> **WORK REQUIRED**
A single number is required: the count of lines in the following entries that include the word "camera".
══════════════════════════════
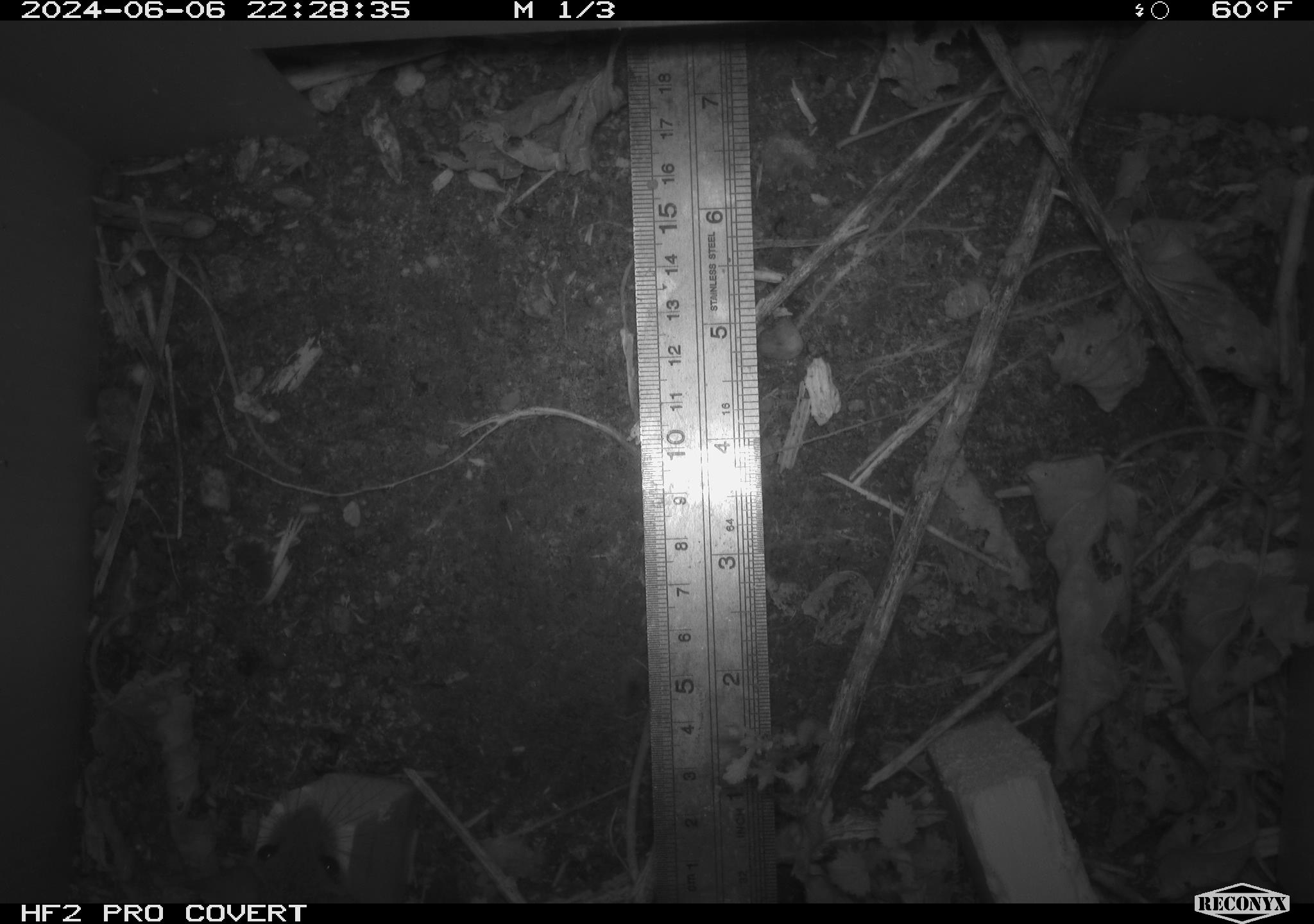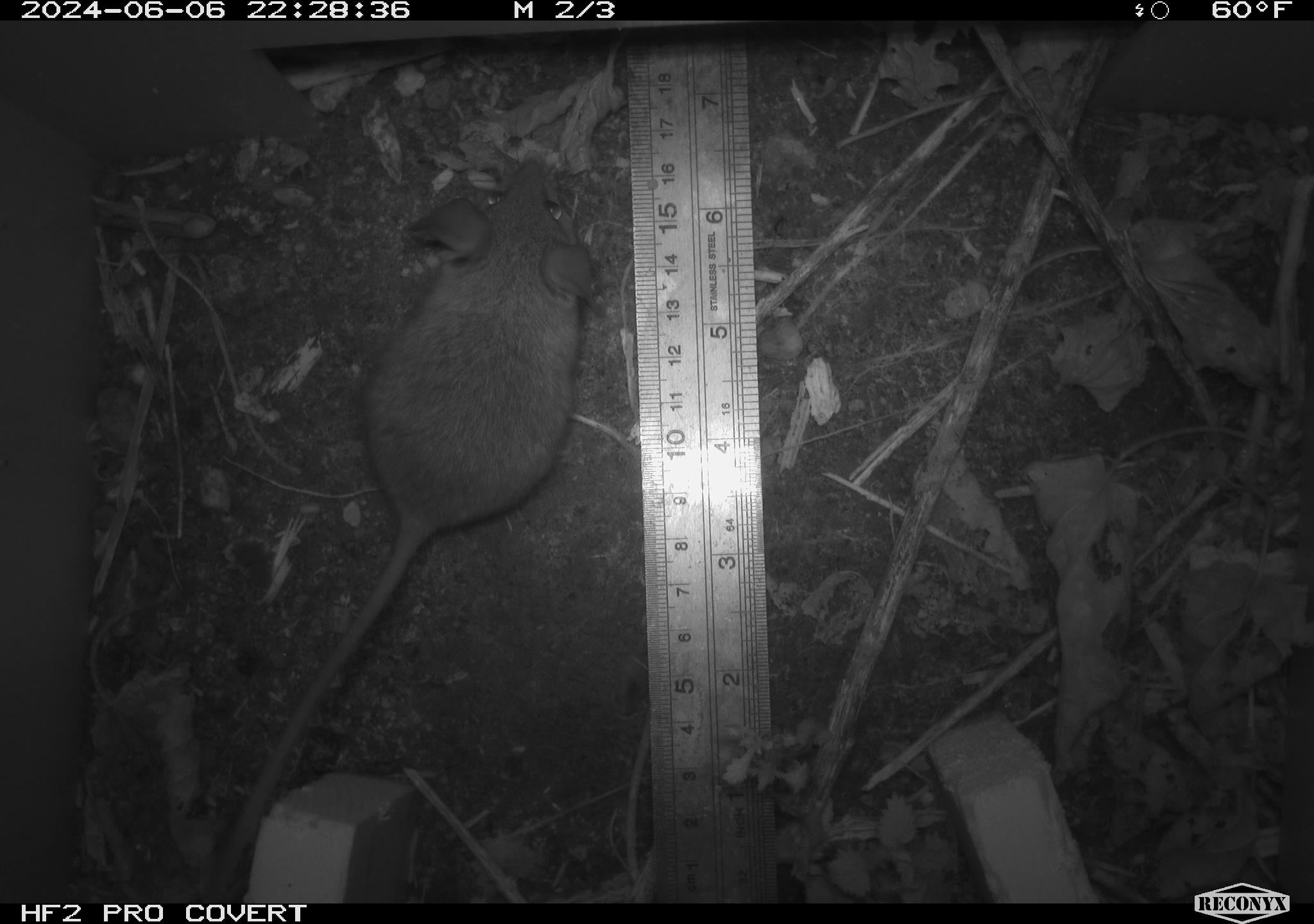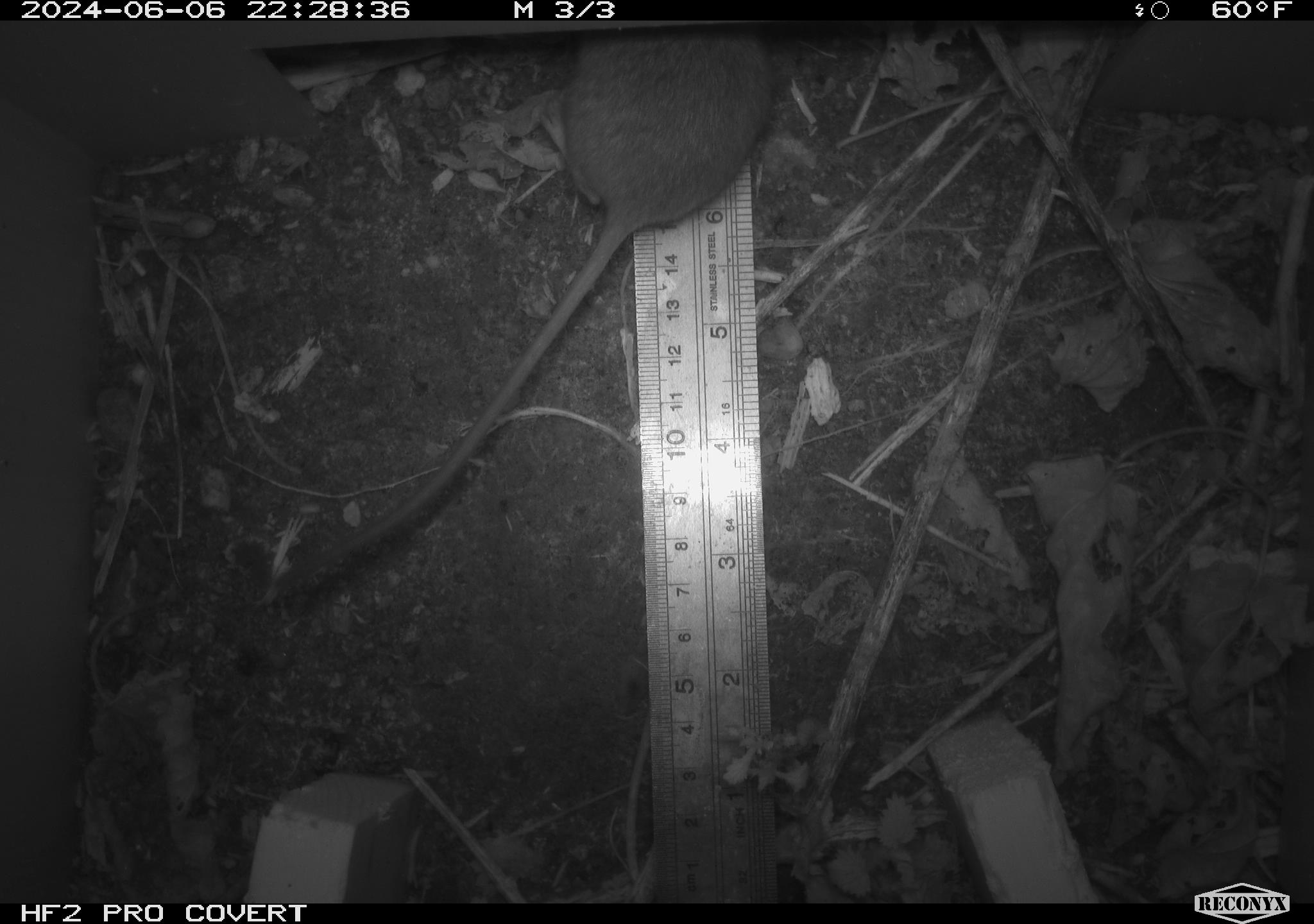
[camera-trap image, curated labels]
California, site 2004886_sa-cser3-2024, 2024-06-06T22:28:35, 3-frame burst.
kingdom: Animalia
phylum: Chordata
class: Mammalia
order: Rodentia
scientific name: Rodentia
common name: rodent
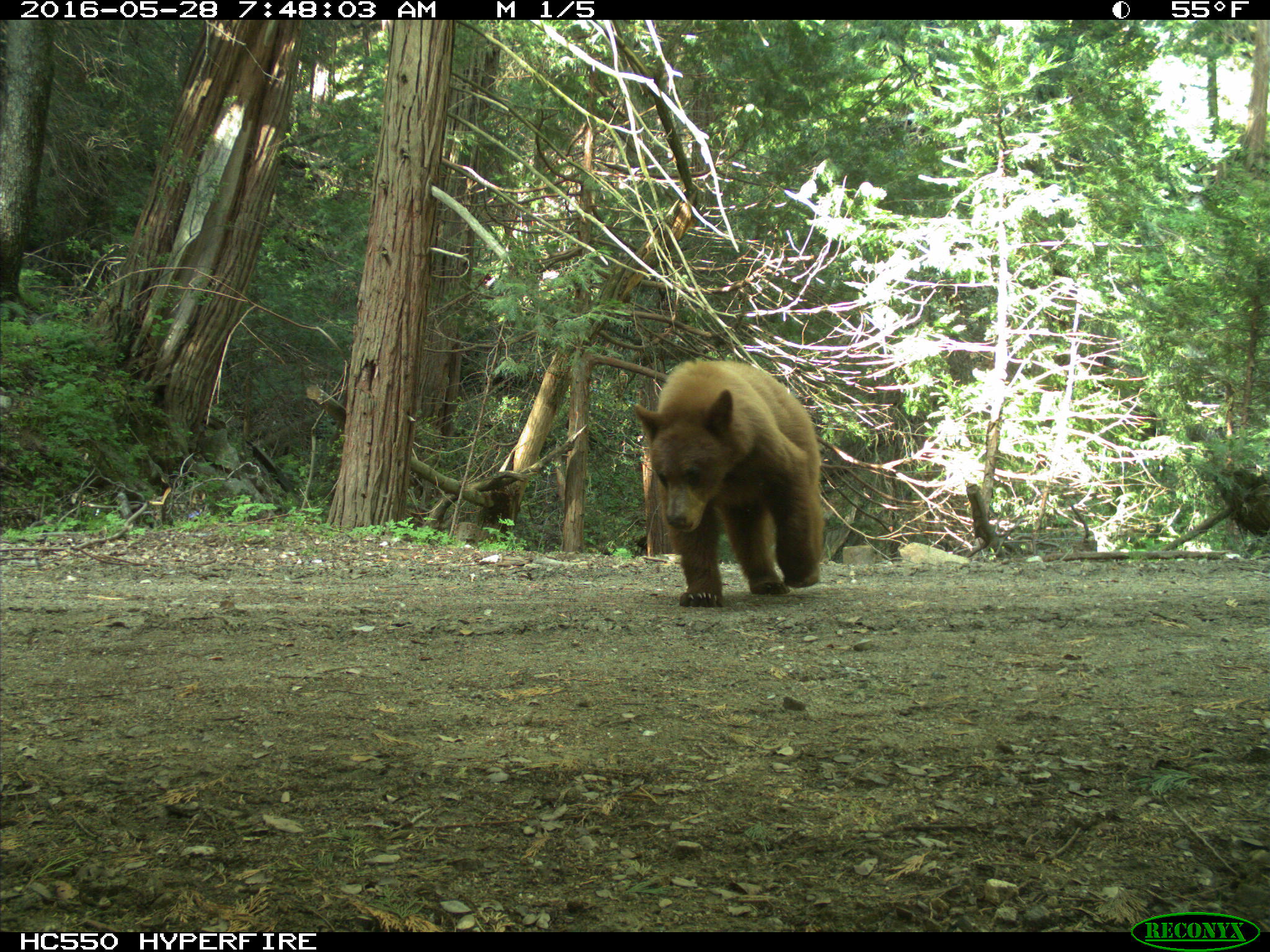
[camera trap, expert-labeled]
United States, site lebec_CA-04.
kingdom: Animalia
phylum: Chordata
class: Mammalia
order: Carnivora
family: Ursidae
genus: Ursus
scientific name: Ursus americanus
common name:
══════════════════════════════
> **ANSWER BELOW**
2